The value in networking seems obvious. Perhaps it is. However, I still struggle to believe that in my head. I’ve been to events that turned out to be complete wastes of time. Other times, the networking and social events prove wearisome.

I’m an introvert, though, so the exhaustion is to be expected. Because I know that about myself — plus a few other details, thanks to the Gallup StrengthsFinder — I exercise judgment and discretion. If I can hit a few networking events per month, my energy stays constant, and I meet some new faces.

Follow Up with Past Leads and Clients

In addition to meeting people offline, I follow up with past leads and clients online. Some of the work is tiresome. Usually, though, I don’t mind reaching out to someone already in my network. We possess a working relationship or other commonality that makes for easier conversation.

It also helps that I’m more than a little persistent. I’m willing to entertain an answer of “no” and “not yet,” too. Such answers never dissuade me from reaching out again in the next quarter or new year.

If anything, the communication reminds people that I exist. They might not have work for me at the moment. However, they could know someone who does and be willing to refer me to them.

Use Some Tools

I’ve spoken previously about how I get things done, but it’s worth talking through again. To get my work done not only on time but also well, I use a plethora of tools. Some are traditional; others, digital.

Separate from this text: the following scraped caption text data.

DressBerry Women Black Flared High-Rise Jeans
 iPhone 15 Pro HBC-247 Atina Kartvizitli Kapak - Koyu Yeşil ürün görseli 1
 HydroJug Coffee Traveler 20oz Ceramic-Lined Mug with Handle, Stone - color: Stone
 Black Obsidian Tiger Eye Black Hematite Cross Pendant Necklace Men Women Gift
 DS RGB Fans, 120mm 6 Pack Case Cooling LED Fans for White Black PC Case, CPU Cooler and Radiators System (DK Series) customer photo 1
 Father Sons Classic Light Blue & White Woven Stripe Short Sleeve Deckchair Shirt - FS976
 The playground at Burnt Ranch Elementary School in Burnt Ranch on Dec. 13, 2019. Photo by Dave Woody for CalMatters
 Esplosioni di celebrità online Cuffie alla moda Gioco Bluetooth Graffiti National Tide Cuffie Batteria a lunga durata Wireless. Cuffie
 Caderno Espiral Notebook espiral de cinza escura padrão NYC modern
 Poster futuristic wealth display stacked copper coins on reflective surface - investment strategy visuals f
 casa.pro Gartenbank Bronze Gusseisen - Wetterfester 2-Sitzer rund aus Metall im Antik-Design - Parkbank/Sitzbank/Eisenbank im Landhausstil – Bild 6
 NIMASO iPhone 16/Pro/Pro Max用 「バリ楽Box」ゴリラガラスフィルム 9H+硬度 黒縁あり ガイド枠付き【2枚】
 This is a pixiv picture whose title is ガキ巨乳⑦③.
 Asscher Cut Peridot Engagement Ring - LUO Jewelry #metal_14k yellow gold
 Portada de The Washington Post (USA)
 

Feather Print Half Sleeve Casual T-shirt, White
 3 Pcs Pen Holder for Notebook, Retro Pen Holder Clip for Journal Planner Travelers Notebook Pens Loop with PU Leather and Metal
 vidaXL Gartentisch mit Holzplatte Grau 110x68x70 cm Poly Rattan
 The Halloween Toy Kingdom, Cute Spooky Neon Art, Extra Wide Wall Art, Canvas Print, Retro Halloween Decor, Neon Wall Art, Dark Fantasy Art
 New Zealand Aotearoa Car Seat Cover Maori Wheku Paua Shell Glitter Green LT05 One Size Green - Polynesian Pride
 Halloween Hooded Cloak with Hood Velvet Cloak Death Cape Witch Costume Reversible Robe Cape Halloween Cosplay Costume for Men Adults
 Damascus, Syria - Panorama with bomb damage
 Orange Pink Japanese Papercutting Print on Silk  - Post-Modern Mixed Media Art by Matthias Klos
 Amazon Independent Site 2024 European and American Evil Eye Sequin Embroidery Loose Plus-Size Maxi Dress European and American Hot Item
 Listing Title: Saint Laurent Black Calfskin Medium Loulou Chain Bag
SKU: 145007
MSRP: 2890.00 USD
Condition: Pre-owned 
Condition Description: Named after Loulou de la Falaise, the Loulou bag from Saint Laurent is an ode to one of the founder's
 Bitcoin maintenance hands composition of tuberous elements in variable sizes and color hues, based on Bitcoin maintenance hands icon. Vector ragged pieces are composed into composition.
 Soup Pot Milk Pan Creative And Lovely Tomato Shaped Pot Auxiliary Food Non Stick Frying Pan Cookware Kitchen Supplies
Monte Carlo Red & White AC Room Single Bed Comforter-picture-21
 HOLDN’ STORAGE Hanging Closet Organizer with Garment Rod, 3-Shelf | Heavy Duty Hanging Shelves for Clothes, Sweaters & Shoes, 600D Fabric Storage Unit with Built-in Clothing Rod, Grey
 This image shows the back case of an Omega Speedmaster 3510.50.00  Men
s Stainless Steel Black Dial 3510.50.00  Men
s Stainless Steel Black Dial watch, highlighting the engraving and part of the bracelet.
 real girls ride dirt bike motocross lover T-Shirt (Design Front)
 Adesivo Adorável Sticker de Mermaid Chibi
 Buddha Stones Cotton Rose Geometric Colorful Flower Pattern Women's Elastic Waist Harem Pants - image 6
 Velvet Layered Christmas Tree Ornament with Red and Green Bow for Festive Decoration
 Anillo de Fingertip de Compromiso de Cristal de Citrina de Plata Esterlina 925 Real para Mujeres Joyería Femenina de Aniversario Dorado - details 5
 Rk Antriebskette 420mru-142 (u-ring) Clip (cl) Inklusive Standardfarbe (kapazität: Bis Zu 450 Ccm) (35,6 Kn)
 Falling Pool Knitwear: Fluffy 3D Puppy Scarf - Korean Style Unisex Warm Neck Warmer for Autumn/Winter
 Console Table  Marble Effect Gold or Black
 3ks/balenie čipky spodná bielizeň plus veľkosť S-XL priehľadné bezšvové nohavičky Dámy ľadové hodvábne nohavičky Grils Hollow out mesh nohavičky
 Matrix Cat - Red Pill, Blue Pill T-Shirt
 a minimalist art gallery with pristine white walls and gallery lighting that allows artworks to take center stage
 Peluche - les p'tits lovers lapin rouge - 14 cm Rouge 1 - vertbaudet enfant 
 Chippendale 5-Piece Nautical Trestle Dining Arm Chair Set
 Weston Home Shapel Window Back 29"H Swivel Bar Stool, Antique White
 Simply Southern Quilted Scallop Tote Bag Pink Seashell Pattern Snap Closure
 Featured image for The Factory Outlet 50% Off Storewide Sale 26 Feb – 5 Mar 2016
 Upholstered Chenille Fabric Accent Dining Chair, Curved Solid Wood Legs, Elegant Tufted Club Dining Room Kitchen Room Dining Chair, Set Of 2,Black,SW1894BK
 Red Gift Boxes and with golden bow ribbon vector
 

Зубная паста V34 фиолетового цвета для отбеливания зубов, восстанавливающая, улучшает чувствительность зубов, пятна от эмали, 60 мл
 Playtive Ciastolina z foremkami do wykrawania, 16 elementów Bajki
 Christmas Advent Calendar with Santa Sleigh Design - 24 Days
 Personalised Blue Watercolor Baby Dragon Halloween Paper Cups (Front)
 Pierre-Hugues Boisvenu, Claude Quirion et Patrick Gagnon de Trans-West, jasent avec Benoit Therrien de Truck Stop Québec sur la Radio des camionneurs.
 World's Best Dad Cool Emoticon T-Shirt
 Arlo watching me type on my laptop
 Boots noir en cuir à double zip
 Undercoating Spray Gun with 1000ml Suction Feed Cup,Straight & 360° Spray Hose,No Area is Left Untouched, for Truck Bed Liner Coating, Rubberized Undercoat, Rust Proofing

The traditional tools include pens, to-do lists, notebooks, folders, and wall calendars. Something in me, probably my “achiever” strength, craves crossing off an item on my checklist. Plus, writing things down helps concepts and due dates to sink into my brain.

I also use plenty of digital tools, including project management applications, social media management and email platforms, and invoicing software. These tools keep my work from becoming unmanageable. I know I wouldn’t get very far at all without them.

Pray

I list “pray” as the last ingredient in my recipe for success, but it’s more elemental to my life than that. Faith in God moved me toward full-time freelancing at the end of 2015. It keeps me freelancing now.

As such, faith and prayer should perhaps be seen as ingredients within and sprinkled seasoning without. I can’t fathom a life where work and faith don’t commingle. Then again, I don’t hold with the idea that the spiritual and secular spheres should be divided.

They should be whole because, when they are whole, I am whole. I experience no division of the self. Everything in me and in my life orients toward God who gives me talent and provides for my needs. I’ve yet to go hungry or miss a self-employed insurance premium. I give God, not me, credit for that.

My recipe for success may not be for everyone, but it is mine. Faith in God gives me hope on all days, good and bad. Tools keep the work on track rather than off the rails. Networking and regular communication ensure I stay top-of-mind, as well as abreast of new trends. My one thing? My one thing grounds me, which allows me to…I’d say “fly” since I like birds. However, the metaphor is “recipe,” so I shall say “rise.” My one things grounds me and causes me to rise.